We flew on to Adelaide to stay with a friend. I liked the city – it was sedate with pretty buildings, parkland and good restaurants (you will spot a recurring theme in this article) and I enjoyed the State Museum with the biggest collection of Aborigine artefacts in the country, the art gallery and the library. We spent a day at a country festival (more food, got it?: olive oil, bread, cheese, cold meat, wine – all scrumptious) in the hills outside, and another day at the beach (with a picnic – of course) watching birds and people rootling for shellfish and a couple of seals lying on their backs and letting the water swish them about.
Then Cairns and the Great Barrier Reef. We stayed at a B&B in pretty leafy Mossman Gorge. A Kookaburra sat on the balcony railing while we had breakfast, and burst into loud throaty cackles before it flew away. At a small private zoo, I cuddled a koala (briefly – they can only work for 30 minutes a day, and I was one of many. A cliché I know but I have wanted to do this since I was about five). I avoided a baby crocodile and a python, but made friends with Max the red tailed cockatoo who loves human company. We became very close. He snuggled under my chin and made friendly little squawking sounds, and I stroked his feathers. It was hard to leave and I like to think he missed me when I went!
The Reef was an hour and 40 minutes away on a fairly big boat. We snorkelled three times and were interested by the pretty fish and the large coral outcrops, although, of course, people said it had been much MUCH better the last time they had come. It is impressive, but I am happy with Sabah’s underwater offerings. And the journey back was horrible – the wind changed and the waves swelled and we roared back through them at the rate of 20 knots and I was not happy at all – but proudly not sick either.

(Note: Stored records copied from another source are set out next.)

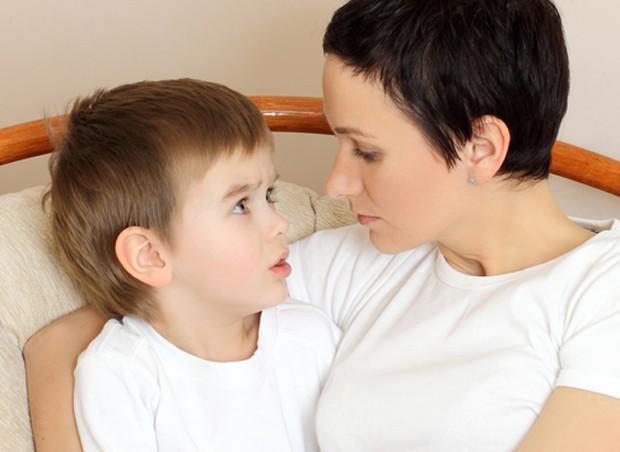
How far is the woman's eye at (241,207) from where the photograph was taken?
4.22ft

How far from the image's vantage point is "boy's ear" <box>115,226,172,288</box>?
4.10 feet

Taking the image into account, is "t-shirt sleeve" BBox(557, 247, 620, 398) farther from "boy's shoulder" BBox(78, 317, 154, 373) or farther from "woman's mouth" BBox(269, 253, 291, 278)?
"boy's shoulder" BBox(78, 317, 154, 373)

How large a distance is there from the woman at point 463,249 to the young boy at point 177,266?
0.07 m

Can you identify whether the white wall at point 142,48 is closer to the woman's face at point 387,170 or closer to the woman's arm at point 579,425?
the woman's face at point 387,170

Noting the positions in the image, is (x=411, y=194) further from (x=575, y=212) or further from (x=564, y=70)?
(x=575, y=212)

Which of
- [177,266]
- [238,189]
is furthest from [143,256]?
[238,189]

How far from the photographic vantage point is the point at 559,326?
1131 millimetres

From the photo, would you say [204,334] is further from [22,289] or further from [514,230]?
[514,230]

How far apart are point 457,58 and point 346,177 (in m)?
0.22

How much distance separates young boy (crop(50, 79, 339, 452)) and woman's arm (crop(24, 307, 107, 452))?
2 centimetres

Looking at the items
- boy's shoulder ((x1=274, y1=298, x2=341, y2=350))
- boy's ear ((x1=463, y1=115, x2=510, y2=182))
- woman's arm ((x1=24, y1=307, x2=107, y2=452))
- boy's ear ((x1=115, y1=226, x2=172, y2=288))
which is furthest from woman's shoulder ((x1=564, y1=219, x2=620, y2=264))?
woman's arm ((x1=24, y1=307, x2=107, y2=452))

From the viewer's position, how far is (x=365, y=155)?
1203mm

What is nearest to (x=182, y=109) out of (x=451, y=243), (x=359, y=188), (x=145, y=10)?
(x=359, y=188)

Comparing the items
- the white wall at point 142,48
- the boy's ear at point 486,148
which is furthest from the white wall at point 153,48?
the boy's ear at point 486,148
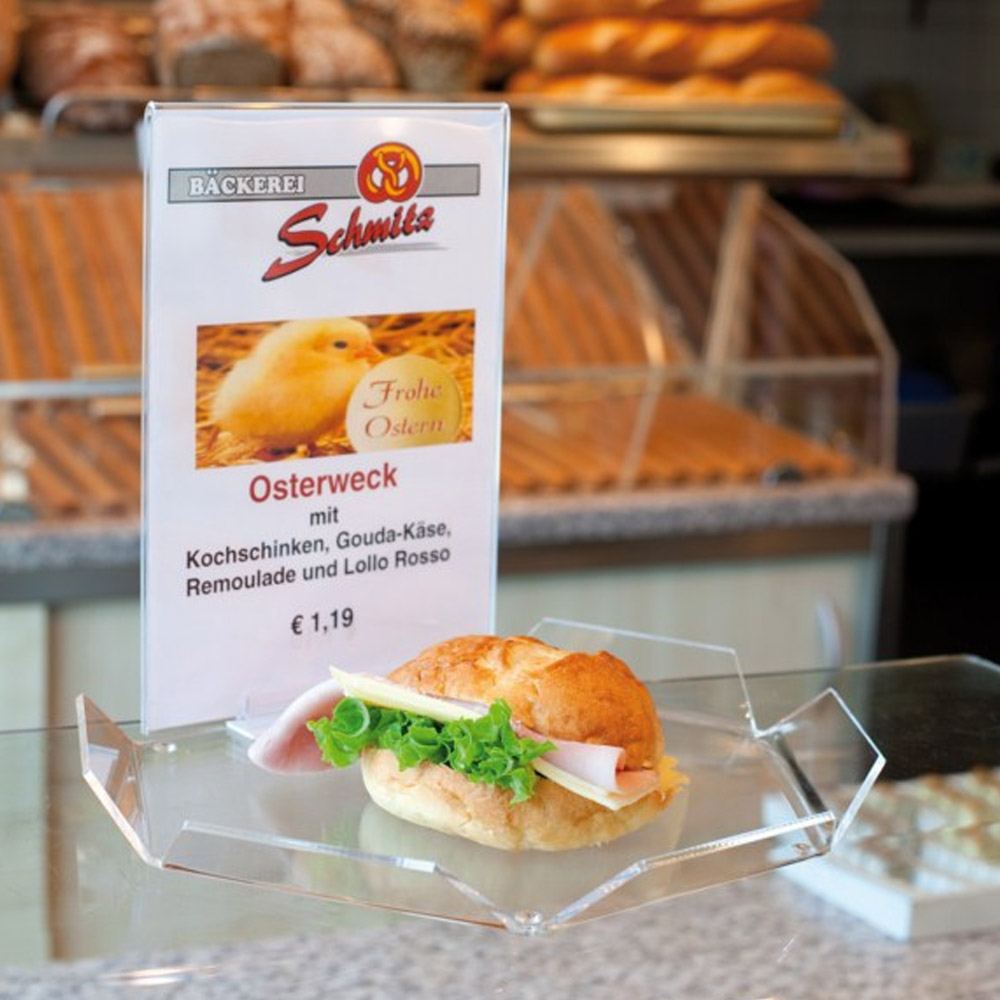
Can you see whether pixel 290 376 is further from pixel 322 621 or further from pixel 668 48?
pixel 668 48

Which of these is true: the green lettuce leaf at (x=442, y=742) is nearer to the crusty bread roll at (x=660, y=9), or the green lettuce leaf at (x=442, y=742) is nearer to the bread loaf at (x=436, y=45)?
the bread loaf at (x=436, y=45)

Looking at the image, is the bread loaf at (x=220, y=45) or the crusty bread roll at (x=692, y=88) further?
the crusty bread roll at (x=692, y=88)

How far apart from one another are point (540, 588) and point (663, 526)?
0.64ft

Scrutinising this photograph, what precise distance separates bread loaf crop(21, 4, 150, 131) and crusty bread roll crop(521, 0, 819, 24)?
59cm

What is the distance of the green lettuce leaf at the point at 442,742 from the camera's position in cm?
87

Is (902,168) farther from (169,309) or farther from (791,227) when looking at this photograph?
(169,309)

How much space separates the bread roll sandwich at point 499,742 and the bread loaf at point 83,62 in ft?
4.90

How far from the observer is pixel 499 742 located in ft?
2.89

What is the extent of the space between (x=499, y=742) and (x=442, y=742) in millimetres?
32

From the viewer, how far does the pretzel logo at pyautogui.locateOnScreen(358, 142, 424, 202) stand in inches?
38.5

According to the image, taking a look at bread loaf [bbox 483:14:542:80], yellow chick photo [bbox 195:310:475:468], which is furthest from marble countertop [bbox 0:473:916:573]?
yellow chick photo [bbox 195:310:475:468]

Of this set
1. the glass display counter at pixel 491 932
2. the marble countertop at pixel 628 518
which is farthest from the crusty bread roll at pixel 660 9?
the glass display counter at pixel 491 932

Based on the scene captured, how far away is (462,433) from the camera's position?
41.5 inches

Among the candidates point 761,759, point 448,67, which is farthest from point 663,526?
point 761,759
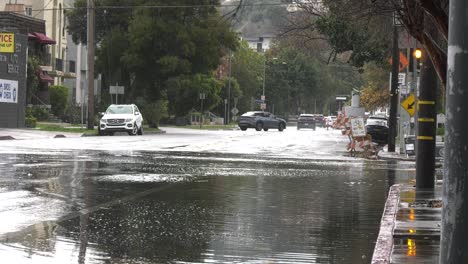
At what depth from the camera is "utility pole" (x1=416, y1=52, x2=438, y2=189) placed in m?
14.4

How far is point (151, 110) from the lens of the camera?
2338 inches

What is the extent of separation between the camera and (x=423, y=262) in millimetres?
8117

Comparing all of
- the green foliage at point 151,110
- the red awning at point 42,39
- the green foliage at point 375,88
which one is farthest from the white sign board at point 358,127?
the red awning at point 42,39

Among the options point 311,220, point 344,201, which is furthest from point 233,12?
point 344,201

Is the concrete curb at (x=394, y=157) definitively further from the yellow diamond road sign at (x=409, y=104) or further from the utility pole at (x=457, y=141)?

Sydney was our next stop. I am not sure what I was expecting. The views of the harbour and the Opera House are lovely, and of course oddly familiar. The ferry ride out to Manly was interesting and made us realise how much water there is in Sydneysiders’ lives. The restaurants in The Rocks, where we were, were very expensive, but pretty good. And my biggest thrill was reading Cap’n Bligh’s logbook from the Bounty, presumably before the crew mutinied. We went to the Museum of Contemporary Art (tick) and the Library (tick) and the Museum of Art (tick – I have decided I like nineteenth century Aussie paintings and note the number of female names) and we walked through the Botanic Garden and Hyde Park, both of which were fresh and airy and full of hearty runners. I would have liked to go to Kings Cross and Paddington etc but there was no time. Another day, and then probably another sense of Sydney.
We had two weeks and we got about a bit, but I couldn’t claim to have more than a superficial sense of the continent. I expected Australia to be more American in flavour, and it wasn’t. It is big, it feels big, and the land at this season is pale beige, dry and crispy dusty. The aboriginal artefacts tell many tales, none of which we knew. We stopped by the side of the road to see the Canoe Tree; a good few years ago, bark was taken off to make a canoe, leaving a tree that had seen better days, with an oval scoop out of the trunk. No sign, no information though – we were lucky our host knew about it.
Kookaburras chortled, kangaroos bounded about as we drove along. There was no doubt where we were, and I hope we have the chance to go again.
Apologies for all the photos of me, but I wanted to show relative sizes of animals etc. The picnic on the beach is just a jolly photo.